--- What is needed ---
Extract from the entries below, exactly as given, only the lines from the line containing "Environmentalism Uses Government" to the line containing "Mila, tome 1", both lines included.

--- Dataset records ---
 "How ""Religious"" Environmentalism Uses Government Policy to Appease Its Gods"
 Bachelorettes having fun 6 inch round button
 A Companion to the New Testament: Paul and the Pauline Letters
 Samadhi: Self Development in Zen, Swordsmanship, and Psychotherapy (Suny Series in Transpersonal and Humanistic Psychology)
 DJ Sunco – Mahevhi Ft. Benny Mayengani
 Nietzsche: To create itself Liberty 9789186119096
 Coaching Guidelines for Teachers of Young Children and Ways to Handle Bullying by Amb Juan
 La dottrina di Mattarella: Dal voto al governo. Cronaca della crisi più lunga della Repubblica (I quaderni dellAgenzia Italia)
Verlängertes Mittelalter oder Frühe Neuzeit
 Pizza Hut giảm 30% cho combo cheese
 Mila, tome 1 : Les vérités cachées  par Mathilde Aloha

* * *

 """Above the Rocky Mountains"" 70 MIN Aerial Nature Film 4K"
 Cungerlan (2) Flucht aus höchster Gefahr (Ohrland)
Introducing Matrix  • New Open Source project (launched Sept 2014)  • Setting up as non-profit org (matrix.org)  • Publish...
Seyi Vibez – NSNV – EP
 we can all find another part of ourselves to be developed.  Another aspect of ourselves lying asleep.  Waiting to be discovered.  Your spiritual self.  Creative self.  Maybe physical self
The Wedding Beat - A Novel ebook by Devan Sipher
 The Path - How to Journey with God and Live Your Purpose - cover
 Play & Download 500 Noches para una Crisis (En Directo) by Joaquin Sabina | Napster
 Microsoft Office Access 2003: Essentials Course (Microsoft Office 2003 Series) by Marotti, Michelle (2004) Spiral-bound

* * *

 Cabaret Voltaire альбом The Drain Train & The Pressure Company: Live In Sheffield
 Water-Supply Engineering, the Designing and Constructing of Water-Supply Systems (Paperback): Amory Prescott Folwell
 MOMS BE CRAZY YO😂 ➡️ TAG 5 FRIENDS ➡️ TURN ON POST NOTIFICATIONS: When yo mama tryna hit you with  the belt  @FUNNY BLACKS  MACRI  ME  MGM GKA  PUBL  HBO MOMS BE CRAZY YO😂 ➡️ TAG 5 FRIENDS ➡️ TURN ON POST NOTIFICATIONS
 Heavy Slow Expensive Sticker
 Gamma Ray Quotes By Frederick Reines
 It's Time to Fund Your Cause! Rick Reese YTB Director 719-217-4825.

--- Answer to the exercise ---
 "How ""Religious"" Environmentalism Uses Government Policy to Appease Its Gods"
 Bachelorettes having fun 6 inch round button
 A Companion to the New Testament: Paul and the Pauline Letters
 Samadhi: Self Development in Zen, Swordsmanship, and Psychotherapy (Suny Series in Transpersonal and Humanistic Psychology)
 DJ Sunco – Mahevhi Ft. Benny Mayengani
 Nietzsche: To create itself Liberty 9789186119096
 Coaching Guidelines for Teachers of Young Children and Ways to Handle Bullying by Amb Juan
 La dottrina di Mattarella: Dal voto al governo. Cronaca della crisi più lunga della Repubblica (I quaderni dellAgenzia Italia)
Verlängertes Mittelalter oder Frühe Neuzeit
 Pizza Hut giảm 30% cho combo cheese
 Mila, tome 1 : Les vérités cachées  par Mathilde Aloha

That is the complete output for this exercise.